Friday, 6 June 2014

Why I loathe the Wyvern 303

Fountain pen aesthetics are funny things. Some people love the MB 149, some find it boring. Some people love Chinese bling pens, as much abalone and gold plate and shiny glittery blingy razzmatazz as you can load on a five inch stick, other hate them.

Me, I loathe the Wyvern 303.

Actually from the outside, this pen doesn't look bad. It looks a bit like some of the Waterman Taperite, Crusader, Dauntless, Garland - well, most, like the Taperite Citation, with its great big cap band. That's really striking, and I rather like it. The torpedo shape and the simple clip are classical. I could quite like this pen, which is why when I saw one on a stall at a London antiques market, I took a closer look.

But as soon as I took the cap off - oh, yuk.

I don't like pens with convex sections, for a start. A section should either be straight, or concave, that is, gently flared, or it should have a lip, like the early Parker Duofolds, to prevent your fingers sliding into the inky zone or off the pen completely. Convex section - wrong. And though it has a little rolled lip, it's so small that it's completely useless.

I don't like meanness. The Wyvern 303 is not a small pen, but it has a itsy bitsy teeny weeny absolutely bloody minuscule nib. Just economising on the amount of gold. Such a big, positive, butch pen, and when it comes to the business end ... I know they say "size isn't important", but in this case it is. Or as Horace says, Parturient montes, nascetur ridiculus mus. (JFGI.) This is a Superman pen with a Walter Mitty nib.

And then that step between the section and the barrel. No need for that at all in a torpedo shaped pen with a metal cap. Look at the Parker 51 - smooth, smooth lines hardly disturbed by the gleam of the clutch ring. Waterman Taperite - stubbier, less elegant, but still with those smooth lines. ~Aerodynamic, streamlined, modern, like a decent sports car. The 303_ Oh dear. Wants to be a Jaguar and ends up more of a Trabant.

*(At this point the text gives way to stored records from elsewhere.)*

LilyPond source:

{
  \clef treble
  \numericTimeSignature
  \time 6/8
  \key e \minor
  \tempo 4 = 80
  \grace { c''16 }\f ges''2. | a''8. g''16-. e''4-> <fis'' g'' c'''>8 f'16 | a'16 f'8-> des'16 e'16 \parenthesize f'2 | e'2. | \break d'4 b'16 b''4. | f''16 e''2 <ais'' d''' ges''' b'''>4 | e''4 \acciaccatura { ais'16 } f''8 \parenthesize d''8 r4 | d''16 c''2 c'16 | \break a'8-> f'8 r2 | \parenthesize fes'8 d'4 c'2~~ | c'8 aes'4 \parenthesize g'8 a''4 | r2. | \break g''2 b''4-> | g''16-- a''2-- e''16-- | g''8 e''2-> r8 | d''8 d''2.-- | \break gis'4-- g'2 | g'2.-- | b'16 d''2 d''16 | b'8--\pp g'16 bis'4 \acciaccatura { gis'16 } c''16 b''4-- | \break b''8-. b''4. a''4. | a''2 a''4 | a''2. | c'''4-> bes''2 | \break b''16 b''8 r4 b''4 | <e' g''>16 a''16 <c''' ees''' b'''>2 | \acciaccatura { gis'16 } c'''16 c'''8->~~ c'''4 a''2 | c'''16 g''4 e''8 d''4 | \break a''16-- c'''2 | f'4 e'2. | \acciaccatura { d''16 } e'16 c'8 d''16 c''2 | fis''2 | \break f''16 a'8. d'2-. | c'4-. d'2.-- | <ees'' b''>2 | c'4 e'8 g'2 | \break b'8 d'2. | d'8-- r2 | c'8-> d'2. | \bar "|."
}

Which is why I hastily put the pen back without enquiring about its price. Even for a quid, I didn't want it. I positively loathed it. And that's why there's no photo on this blog post, though if you want to see a picture, I can point you to a post on that excellent blog, Goodwriterspens






Tuesday, 3 June 2014

A pair of oddities

I recently managed to acquire a pair of oddities at a car boot sale. They're two Kenzo fountain pens, one in red and one in green,both with gold trim. They're quite charming pens, fairly slim but not too small (13cm in length), and apparently dating from the early 1990s, made for the Kenzo fashion house. My experience has been that most fountain pens made for fashion brands aren't terribly good, but in this case I was surprised to find I'd acquired a pair of decent writers. (According to GoPens they were made for Kenzo by Stypen. I have a few reliable and nicely made Stypens, so that's perhaps not as much of a surprise as it could be.)

The design is a little quirky. The rings at the top of the cap and end of the barrel are indented, and there's also an indent in the cap ring and section ring, breaking up the contour of the pen. The ends are quite pointed, and there's a red transparent jewel at the top of the cap.

Open up the pen and you see its most notable oddness - a jewelled overfeed. The red pen has a glowing red overfeed, but that on the green pen is darker (it appears to be the same red, but discoloured by ink), and this has caused me a few problems as I have to look quite closely to see which way up I've got the nib. The true feed is also elongated and quite plain, though a little larger than the overfeed.

The section is very slender, tapering down to 7mm. I don't have any problem writing with it though. And though the pen's relatively heavy for its size, due to the (I think) brass construction under lacquer, I can write continuously for some time without my hand becoming tired.



I'm not sure the red jewel goes with the green. It's the one thing that spoils my pleasure in that pen. It's a bit sinister, like a crocodile with bloodshot eyes or a green idol with ruby eyes... if Cthulhu had a pen, this would be it.

And on one level I suppose I do find the design rather hideous. But then a lot of the things in my wardrobe in the early 90s were equally hideous. (A search for 'Kenzo 1990s' found a remarkable purple and green paisley suit... which, objectively, was rather lovely, but not very street cred. I think it will take a while for this decade to come back in fashion.) It's certainly original. This pen doesn't look like anything else I've got. It doesn't look like a knockoff of a Duofold, a Montblanc 149, a Faber Castell Ambition or a Lamy Safari. It looks unique.

The surprise for me was that these designer label pens are truly delightful writers. The nibs don't flex but they have a bit of bounce, a little softness that makes writing with them easy and extremely smooth. No scratchiness at all, unless I turn them over by mistake or by design, in which case they still write, but a thinner line, and with a bit too much feedback. I wonder if these are actually gold nibs? They certainly write as if they are.

I understand these pens are also available in yellow, black (or possibly dark blue) and fuchsia (unless that's just someone's way of describing the red) - all, oddly, with the red jewel. I'd love to put together the whole collection.